5. Was blinding used to prevent introduction of bias?
  5.1. In intervention study, were subjects, clinicians/practitioners, and investigators blinded to treatment group, as appropriate?
  5.2. Were data collectors blinded for outcomes assessment? (If outcome is measured using an objective test, such as a lab value, this criterion is assumed to be met.)
6. Were intervention/therapeutic regimens/exposure factor or procedure and any comparison(s) described in detail? Were intervening factors described?
  6.1. In RCT or other intervention trial, were protocols described for all regimens studied?
  6.3. Was the intensity and duration of the intervention or exposure factor sufficient to produce a meaningful effect?
  6.4. Was the amount of exposure and, if relevant, subject/patient compliance measured?
  6.5. Were co-interventions (e.g., ancillary treatments, other therapies) described?
  6.6. Were extra or unplanned treatments described?
  6.7. Was the information for 6.4, 6.5, and 6.6 assessed the same way for all groups?
7. Were outcomes clearly defined and the measurements valid and reliable?
  7.1. Were primary and secondary endpoints described and relevant to the question?
  7.2. Were nutrition measures appropriate to question and outcomes of concern?
  7.3. Was the period of follow-up long enough for important outcome(s) to occur?
  7.4. Were the observations and measurements based on standard, valid, and reliable data collection instruments/tests/procedures?
  7.5. Was the measurement of effect at an appropriate level of precision?
  7.6. Were other factors accounted for (measured) that could affect outcomes?
  7.7. Were the measurements conducted consistently across groups?
8. Was the statistical analysis appropriate for the study design and type of outcome indicators?
  8.1. Were statistical analyses adequately described and the results reported appropriately?
  8.2. Were correct statistical tests used and assumptions of test not violated?
  8.3. Were statistics reported with levels of significance and/or confidence intervals?
  8.4. Was "intent to treat" analysis of outcomes done (and as appropriate, was there an analysis of outcomes for those maximally exposed or a dose-response analysis)?
  8.5. Were adequate adjustments made for effects of confounding factors that might have affected the outcomes (e.g., multivariate analyses)?
  8.6. Was clinical significance as well as statistical significance reported?

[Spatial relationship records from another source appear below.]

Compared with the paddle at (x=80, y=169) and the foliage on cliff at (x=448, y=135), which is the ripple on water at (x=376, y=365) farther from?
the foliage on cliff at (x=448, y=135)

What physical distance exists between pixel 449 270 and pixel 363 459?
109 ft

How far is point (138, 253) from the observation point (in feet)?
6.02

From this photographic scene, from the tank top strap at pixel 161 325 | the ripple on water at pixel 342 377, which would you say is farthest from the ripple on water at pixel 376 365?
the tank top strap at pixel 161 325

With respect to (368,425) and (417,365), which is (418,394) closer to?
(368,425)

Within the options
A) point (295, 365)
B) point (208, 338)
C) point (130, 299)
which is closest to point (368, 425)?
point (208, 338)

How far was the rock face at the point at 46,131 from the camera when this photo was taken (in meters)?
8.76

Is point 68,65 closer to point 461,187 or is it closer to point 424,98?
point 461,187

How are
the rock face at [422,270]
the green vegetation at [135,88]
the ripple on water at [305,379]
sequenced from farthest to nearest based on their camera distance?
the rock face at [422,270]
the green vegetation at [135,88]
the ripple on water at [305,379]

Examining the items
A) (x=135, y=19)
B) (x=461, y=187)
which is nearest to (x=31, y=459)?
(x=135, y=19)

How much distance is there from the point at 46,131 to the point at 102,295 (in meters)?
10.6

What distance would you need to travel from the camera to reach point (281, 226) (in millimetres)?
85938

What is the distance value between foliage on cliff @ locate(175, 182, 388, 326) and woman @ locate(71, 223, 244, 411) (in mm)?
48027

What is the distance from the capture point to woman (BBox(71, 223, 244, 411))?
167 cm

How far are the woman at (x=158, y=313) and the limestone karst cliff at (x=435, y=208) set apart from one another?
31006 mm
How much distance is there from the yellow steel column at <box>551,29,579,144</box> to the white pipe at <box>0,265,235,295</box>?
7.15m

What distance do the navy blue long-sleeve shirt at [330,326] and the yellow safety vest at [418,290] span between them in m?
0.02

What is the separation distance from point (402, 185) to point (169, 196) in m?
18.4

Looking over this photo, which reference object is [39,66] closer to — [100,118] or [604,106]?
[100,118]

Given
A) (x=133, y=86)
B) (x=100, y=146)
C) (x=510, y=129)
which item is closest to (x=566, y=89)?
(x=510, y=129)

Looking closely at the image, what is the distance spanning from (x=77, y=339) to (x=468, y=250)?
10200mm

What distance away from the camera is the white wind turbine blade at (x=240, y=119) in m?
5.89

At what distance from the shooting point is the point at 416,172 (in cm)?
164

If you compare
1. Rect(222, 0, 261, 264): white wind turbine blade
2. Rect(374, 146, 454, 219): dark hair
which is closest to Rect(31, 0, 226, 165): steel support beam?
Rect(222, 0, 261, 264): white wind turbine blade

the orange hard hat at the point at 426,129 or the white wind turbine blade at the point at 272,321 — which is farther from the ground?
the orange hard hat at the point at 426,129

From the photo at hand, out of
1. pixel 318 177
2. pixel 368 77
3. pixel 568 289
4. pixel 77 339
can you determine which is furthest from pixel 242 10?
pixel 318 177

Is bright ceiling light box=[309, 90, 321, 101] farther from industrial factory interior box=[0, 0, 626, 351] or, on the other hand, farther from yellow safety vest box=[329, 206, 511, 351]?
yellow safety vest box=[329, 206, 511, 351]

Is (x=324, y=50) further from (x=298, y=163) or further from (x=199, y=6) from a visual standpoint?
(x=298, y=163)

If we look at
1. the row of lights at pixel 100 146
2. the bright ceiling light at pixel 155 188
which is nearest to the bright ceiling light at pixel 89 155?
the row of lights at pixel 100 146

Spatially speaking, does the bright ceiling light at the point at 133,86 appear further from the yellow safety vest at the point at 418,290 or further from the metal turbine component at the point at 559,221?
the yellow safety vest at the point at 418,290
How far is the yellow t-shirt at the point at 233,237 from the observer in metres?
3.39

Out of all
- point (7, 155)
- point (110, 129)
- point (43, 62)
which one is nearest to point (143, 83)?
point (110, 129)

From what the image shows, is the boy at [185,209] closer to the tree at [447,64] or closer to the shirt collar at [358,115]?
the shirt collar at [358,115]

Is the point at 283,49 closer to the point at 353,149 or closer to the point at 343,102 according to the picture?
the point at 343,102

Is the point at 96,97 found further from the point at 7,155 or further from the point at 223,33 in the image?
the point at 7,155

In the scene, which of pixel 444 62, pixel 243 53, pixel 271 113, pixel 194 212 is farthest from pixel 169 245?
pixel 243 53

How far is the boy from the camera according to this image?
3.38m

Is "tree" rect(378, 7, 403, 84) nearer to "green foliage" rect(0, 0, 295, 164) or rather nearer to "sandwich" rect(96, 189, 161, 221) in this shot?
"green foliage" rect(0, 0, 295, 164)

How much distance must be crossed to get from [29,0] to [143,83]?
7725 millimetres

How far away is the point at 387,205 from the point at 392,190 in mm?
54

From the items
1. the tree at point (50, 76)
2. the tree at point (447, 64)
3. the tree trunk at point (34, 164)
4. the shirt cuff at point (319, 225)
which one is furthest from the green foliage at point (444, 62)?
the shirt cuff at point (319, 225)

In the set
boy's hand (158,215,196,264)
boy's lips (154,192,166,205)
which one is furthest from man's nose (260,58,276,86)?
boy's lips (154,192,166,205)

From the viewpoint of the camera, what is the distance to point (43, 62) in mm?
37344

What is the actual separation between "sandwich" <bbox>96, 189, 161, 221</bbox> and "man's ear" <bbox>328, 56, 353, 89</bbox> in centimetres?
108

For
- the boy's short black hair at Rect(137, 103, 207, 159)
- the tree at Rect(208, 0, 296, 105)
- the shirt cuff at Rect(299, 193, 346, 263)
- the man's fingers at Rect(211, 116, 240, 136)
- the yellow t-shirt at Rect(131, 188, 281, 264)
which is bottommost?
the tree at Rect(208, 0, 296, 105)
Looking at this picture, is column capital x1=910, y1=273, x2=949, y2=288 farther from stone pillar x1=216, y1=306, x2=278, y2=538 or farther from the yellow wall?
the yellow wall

  8.7. If negative findings, was a power calculation reported to address type 2 error?
9. Are conclusions supported by results with biases and limitations taken into consideration?
  9.1. Is there a discussion of findings?
  9.2. Are biases and study limitations identified and discussed?
10. Is bias due to study’s funding or sponsorship unlikely?
  10.1. Were sources of funding and investigators’ affiliations described?
  10.2. Was the study free from apparent conflict of interest?